**WYMAGANE DZIAŁANIA:**
A. Na podstawie tekstu o reformie nauczania historii odpowiedz na pytania:
(i) Kto podpisał nowelizację podstawy programowej?
(ii) Od kiedy nowelizacja obowiązuje?
(iii) Z jakiego dnia pochodzi dotychczas obowiązujące rozporządzenie?
B. Dopisz dalszy ciąg tekstu o reformie nauczania historii, zaczynając po jego ostatnim zdaniu.

**FRAGMENT DOKUMENTU:**
——

MEN: Reforma nauczania historii w szkołach
Wszyscy uczniowie, którzy będą uczyć się przedmiotu "Historia i społeczeństwo" będą obowiązkowo realizować wątek tematyczny "Ojczysty Panteon i ojczyste spory". Minister edukacji Krystyna Szumilas podpisała nowelizację nowej podstawy programowej nauczania.
Informacja o podpisaniu przez Szumilas nowelizacji rozporządzenia w sprawie podstawy programowej wychowania przedszkolnego oraz kształcenia ogólnego w poszczególnych typach szkół ukazała się w środę na stronie internetowej MEN
Nowelizacja wejdzie w życie 1 września 2012 r.
W nowelizacji wprowadzona została tylko jedna zmiana w stosunku do dotychczas obowiązującego rozporządzenia z dnia 23 grudnia 2008 r. Polega na określeniu, że wątek tematyczny "Ojczysty Panteon i ojczyste spory" ma być obowiązkowo realizowany w szkołach ponadgimnazjalnych w ramach przedmiotu uzupełniającego "Historia i społeczeństwo".
"Obowiązkowa realizacja treści nauczania ujętych w wątku tematycznym +Ojczysty Panteon i ojczyste spory+ pozwoli nauczycielom historii na przedyskutowanie najistotniejszych problemów z dziejów Polski. Sprzyjać zatem będzie wzmocnieniu poczucia tożsamości narodowej uczniów budowanej na fundamencie zrealizowanego w gimnazjum i pierwszej klasie szkoły ponadgimnazjalnej pełnego kursu historii Polski" - napisano w komunikacie ministerstwa edukacji.

——

**WPISY:**
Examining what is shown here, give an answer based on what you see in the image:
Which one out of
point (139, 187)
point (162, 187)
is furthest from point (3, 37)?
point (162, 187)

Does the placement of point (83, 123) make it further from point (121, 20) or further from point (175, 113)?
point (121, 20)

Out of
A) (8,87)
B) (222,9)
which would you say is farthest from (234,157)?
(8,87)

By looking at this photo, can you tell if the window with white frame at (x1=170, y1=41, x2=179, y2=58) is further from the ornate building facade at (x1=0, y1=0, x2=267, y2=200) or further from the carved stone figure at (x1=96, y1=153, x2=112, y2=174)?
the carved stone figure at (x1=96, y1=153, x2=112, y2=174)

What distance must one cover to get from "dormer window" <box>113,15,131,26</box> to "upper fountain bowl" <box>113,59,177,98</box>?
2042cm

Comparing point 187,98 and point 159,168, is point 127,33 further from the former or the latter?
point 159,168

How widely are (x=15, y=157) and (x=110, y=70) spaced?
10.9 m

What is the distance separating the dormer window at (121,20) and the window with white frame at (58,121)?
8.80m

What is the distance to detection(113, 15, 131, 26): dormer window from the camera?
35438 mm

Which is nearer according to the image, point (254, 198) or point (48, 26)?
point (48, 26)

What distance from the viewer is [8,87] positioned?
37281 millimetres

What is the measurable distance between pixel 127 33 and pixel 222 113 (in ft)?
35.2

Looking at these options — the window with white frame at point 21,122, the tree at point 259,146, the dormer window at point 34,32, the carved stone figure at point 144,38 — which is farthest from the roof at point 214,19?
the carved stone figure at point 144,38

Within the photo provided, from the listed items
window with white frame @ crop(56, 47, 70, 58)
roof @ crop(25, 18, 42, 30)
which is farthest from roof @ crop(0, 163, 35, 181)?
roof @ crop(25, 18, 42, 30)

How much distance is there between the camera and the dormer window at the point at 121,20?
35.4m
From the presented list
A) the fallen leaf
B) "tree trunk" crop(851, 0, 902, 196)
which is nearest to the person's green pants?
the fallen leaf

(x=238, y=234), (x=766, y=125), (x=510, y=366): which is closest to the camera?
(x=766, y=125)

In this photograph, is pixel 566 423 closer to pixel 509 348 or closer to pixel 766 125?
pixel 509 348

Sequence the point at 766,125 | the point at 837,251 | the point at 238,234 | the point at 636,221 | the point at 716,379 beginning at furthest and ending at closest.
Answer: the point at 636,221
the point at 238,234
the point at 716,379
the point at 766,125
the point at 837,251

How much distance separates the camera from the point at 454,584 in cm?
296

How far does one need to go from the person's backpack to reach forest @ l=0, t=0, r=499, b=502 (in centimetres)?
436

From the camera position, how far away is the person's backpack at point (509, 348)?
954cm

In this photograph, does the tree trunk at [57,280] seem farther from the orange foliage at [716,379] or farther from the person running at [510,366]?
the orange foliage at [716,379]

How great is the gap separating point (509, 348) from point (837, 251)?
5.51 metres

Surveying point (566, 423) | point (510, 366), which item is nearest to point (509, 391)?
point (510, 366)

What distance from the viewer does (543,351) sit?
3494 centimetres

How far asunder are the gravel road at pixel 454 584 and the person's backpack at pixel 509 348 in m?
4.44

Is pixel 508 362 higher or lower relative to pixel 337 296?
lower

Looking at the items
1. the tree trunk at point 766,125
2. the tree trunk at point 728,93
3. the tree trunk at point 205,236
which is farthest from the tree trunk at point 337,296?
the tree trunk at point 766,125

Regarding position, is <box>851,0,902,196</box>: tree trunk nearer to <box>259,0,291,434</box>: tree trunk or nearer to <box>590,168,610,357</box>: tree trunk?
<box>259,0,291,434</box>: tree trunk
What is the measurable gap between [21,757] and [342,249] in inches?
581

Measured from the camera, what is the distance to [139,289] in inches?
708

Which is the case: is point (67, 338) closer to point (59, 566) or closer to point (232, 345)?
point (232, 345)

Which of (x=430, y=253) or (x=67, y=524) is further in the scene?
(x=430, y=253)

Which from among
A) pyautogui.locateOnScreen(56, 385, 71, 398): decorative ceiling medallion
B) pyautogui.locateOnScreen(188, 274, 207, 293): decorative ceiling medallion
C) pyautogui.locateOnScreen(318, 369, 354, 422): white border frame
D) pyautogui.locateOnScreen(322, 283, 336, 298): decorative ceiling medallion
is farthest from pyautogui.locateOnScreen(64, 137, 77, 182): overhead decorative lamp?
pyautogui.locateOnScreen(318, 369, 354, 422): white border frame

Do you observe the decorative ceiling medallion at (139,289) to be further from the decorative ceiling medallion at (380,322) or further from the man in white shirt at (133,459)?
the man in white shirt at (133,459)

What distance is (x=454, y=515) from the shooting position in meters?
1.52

——

**OCZEKIWANE WYNIKI:**
A.
(i) Minister edukacji Krystyna Szumilas.
(ii) Od 1 września 2012 r.
(iii) Z 23 grudnia 2008 r.

B.
Zaznaczono w nim, że wprowadzenie do podstawy programowej treści zobowiązującej do realizacji w ramach przedmiotu "Historia i społeczeństwo" wątku tematycznego "Ojczysty Panteon i ojczyste spory" nie ma wpływu na już określoną i przyjętą organizację nauczania w szkołach w roku szkolnym 2012/2013. Faktycznie bowiem przedmiot "Historia i społeczeństwo" nauczany będzie w drugiej klasie szkoły ponadgimnazjalnej, czyli od roku szkolnego 2013/2014.
Nowa podstawa programowa nauczania wprowadzana jest stopniowo do szkół od 1 września 2009 r. Obecnie obowiązuje w przedszkolach, klasach I-III szkół podstawowych i klasach I-III gimnazjów. Od 1 września 2012 r. wprowadzana będzie w szkołach ponadgimnazjalnych. Będzie też kontynuowane wprowadzanie jej w szkołach podstawowych.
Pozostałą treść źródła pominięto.